The C-terminal copper-binding loop in the beta-barrel fold of the cupredoxin azurin has been replaced with a range of sequences containing alanine, glycine, and valine residues to assess the importance of amino acid composition and the length of this region. The introduction of 2 and 4 alanines between the coordinating Cys, His, and Met results in loop structures matching those in naturally occurring proteins with the same loop lengths. A loop with 4 alanines between the Cys and His and 3 between the His and Met ligands has a structure identical to that of the WT protein, whose loop is the same length. Loop structure is dictated by length and not sequence allowing the properties of the main surface patch for interactions with partners, to which the loop is a major contributor, to be optimized. Loops with 2 amino acids between the ligands using glycine, alanine, and valine residues have been compared. An empirical relationship is found between copper site protection by the loop and reduction potential. A loop adorned with 4 methyl groups is sufficient to protect the copper ion, enabling most sequences to adequately perform this task. The mutant with 3 alanine residues between the ligands forms a strand-swapped dimer in the crystal structure, an arrangement that has not, to our knowledge, been seen previously for this family of proteins.
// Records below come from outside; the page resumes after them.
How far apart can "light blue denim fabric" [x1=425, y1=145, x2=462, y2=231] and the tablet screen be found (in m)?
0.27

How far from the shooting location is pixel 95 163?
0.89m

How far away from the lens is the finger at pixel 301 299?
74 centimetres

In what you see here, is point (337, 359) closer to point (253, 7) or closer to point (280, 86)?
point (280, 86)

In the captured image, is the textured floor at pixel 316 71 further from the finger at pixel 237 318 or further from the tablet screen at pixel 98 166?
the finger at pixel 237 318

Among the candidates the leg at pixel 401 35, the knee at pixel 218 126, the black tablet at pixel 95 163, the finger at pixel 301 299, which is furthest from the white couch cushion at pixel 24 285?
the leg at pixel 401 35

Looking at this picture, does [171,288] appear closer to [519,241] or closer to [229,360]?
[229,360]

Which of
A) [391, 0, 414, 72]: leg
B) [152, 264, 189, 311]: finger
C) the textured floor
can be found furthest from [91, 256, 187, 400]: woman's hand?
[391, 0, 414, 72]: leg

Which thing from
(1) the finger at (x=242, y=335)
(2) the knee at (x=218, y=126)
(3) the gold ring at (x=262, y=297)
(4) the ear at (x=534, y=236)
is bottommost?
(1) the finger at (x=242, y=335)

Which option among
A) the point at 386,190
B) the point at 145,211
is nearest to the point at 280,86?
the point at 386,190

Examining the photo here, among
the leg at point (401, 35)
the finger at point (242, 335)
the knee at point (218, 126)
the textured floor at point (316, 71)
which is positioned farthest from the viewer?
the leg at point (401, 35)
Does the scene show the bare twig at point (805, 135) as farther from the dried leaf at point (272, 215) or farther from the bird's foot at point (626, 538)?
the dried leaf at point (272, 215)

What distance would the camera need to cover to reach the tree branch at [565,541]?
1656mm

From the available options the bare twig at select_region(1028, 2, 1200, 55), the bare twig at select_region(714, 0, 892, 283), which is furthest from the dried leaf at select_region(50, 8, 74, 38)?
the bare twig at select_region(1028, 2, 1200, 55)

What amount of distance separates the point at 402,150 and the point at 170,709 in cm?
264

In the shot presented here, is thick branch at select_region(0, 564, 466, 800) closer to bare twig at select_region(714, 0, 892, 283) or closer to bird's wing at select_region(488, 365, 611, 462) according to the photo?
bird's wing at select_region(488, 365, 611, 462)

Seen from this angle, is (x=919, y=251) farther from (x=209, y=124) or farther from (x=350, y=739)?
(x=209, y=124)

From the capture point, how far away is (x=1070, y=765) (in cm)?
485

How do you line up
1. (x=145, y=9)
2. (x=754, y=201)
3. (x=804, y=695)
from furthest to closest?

Cupredoxins function as redox shuttles and are required to be monomeric; therefore, none have evolved with a metal-binding loop of this length.


Publication metadata

Author(s): Sato K, Li C, Salard I, Thompson AJ, Banfield MJ, Dennison C

Publication type: Article

Publication status: Published

Journal: Proceedings of the National Academy of Sciences

Year: 2009

Volume: 106

Issue: 14

Pages: 5616-5621

ISSN (print): 0027-8424

ISSN (electronic): 1091-6490

Publisher: National Academy of Sciences

URL: http://dx.doi.org/10.1073/pnas.0811324106

DOI: 10.1073/pnas.0811324106

Notes: Sato, Katsuko Li, Chan Salard, Isabelle Thompson, Andrew J Banfield, Mark J Dennison, Christopher BB/C504519/1/Biotechnology and Biological Sciences Research Council/United Kingdom Research Support, Non-U.S. Gov't United States Proceedings of the National Academy of Sciences of the United States of America Proc Natl Acad Sci U S A. 2009 Apr 7;106(14):5616-21. Epub 2009 Mar 19.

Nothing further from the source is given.